Unprecedented breakthroughs in synthetic biology are emerging. There is a new need for artists and designers to utilise them.
What Is Biodesign?
Biodesign is a relatively new field. It incorporates a range of practices, most of which are deeply interdisciplinary, usually involve a living component, and are grounded in environmental sustainability.
Biodesign comes out of the term biomimicry, coined by Janine M. Benyus in Bimimicry: Innovation Inspired by Nature in 1998. Similar to Rachel Carson’s Silent Spring Benyus’ book brought to light a range of holistic, sustainable, and regenerative design practices which were expanded upon by a new generation of designers on the fringes, before becoming more formalised and incorporated into the educational mainstream, as pressure to avert climate breakdown seeped into every art and design discipline.

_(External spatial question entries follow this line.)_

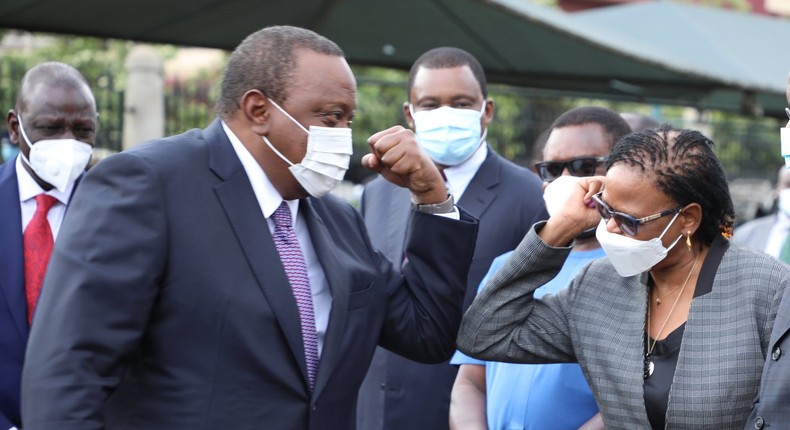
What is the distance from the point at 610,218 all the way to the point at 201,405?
138 cm

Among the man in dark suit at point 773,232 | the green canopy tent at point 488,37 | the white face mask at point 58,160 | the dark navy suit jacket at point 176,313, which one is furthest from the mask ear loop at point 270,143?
the green canopy tent at point 488,37

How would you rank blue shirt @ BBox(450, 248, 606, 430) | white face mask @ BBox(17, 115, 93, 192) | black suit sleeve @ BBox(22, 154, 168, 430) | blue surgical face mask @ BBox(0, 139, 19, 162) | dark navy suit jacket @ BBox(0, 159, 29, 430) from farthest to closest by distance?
blue surgical face mask @ BBox(0, 139, 19, 162)
white face mask @ BBox(17, 115, 93, 192)
dark navy suit jacket @ BBox(0, 159, 29, 430)
blue shirt @ BBox(450, 248, 606, 430)
black suit sleeve @ BBox(22, 154, 168, 430)

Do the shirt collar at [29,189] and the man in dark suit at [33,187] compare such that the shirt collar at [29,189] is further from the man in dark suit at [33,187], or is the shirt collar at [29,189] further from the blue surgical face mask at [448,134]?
the blue surgical face mask at [448,134]

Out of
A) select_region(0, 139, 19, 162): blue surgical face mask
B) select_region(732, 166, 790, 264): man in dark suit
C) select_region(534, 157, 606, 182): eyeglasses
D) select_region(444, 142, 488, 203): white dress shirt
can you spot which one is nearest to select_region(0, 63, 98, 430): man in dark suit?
select_region(444, 142, 488, 203): white dress shirt

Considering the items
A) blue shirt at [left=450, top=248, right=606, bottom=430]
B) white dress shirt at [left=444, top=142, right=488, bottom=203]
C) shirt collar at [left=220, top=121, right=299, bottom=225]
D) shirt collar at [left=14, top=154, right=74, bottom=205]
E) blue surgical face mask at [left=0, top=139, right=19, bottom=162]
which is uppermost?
shirt collar at [left=220, top=121, right=299, bottom=225]

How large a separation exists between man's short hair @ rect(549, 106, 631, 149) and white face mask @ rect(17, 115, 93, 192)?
2028 mm

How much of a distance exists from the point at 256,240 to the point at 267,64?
0.54m

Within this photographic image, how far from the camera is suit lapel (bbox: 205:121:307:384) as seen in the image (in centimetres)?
296

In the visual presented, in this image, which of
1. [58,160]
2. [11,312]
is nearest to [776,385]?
[11,312]

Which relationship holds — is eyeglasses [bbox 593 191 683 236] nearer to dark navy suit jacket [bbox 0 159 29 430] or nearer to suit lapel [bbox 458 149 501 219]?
suit lapel [bbox 458 149 501 219]

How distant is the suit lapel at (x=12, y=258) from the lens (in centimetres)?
407

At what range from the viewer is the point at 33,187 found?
4.43 m

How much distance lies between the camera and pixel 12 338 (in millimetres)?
4023

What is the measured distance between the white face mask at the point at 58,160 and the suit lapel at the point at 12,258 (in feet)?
0.44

Biodesign often pairs indigenous, pre-modern ways of working with futuristic technology: the old ways with the cutting edge of synthetic biology.

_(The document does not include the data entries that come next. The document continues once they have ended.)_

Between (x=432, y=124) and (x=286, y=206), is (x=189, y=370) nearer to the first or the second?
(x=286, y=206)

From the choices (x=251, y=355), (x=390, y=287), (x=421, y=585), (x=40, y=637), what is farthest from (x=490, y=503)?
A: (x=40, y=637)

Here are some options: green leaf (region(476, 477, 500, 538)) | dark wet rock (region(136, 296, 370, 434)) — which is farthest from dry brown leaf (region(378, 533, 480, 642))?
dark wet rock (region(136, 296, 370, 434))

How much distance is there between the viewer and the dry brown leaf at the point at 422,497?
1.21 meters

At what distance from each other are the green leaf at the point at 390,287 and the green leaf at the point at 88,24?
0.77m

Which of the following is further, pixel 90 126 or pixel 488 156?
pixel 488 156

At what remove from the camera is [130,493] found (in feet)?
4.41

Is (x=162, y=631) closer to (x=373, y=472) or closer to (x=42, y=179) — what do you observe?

As a new field its definition shifts and changes. Most accepted definitions share a few key things in common: sustainability; designing for environmental care; learning from nature; and treating the natural world as a partner and/or mentor.

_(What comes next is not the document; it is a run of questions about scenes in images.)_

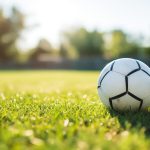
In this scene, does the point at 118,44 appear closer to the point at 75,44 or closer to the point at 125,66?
the point at 75,44

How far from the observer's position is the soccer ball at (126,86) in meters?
4.43

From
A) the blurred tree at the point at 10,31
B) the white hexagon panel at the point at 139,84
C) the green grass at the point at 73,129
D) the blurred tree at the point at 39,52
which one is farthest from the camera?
the blurred tree at the point at 39,52

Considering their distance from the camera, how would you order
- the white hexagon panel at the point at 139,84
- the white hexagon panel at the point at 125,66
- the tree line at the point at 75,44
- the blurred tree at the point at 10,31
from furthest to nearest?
the tree line at the point at 75,44
the blurred tree at the point at 10,31
the white hexagon panel at the point at 125,66
the white hexagon panel at the point at 139,84

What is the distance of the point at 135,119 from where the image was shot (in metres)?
3.97

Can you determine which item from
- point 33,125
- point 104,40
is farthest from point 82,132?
point 104,40

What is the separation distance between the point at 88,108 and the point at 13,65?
159ft

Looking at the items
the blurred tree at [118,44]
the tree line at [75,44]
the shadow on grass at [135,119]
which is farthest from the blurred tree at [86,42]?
the shadow on grass at [135,119]

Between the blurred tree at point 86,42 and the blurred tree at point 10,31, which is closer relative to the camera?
the blurred tree at point 10,31

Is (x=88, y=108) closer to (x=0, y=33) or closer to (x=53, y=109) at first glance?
(x=53, y=109)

Here are my favourite short definitions:
Designing with and for nature.
Creativity and biology.
Innovation inspired by nature.
Who is a Biodesigner?
The best biodesigners are hyper-generalists in training and in thinking. Most biodesigners are self-taught and/or trained in a different discipline. Most biodesign problem solving requires relentless resourcefulness and the ability to get the jist of different skill sets quickly. Kindness is essential, the biodesigner will usually be asking favours or trying to implement a system/process/material that is as bootleg as it is avant garde. A kind of social-lock-picking charm will help you in spades.
Biodesign often steals ideas from circular economy and regenerative design, but this makes everyone better off. Many biodesign projects try to be holistic to the extreme, as the practice seeks to mirror nature where there is no waste, just food.
Some ways to question like a biodesigner:
What is the material for the project?
Where is it grown?
How is it grown?
Is it organic?
Is it regenerative?
Is it a waste stream?
How is it sold and who profits?
Does it modify human behaviour to be more environmentally friendly?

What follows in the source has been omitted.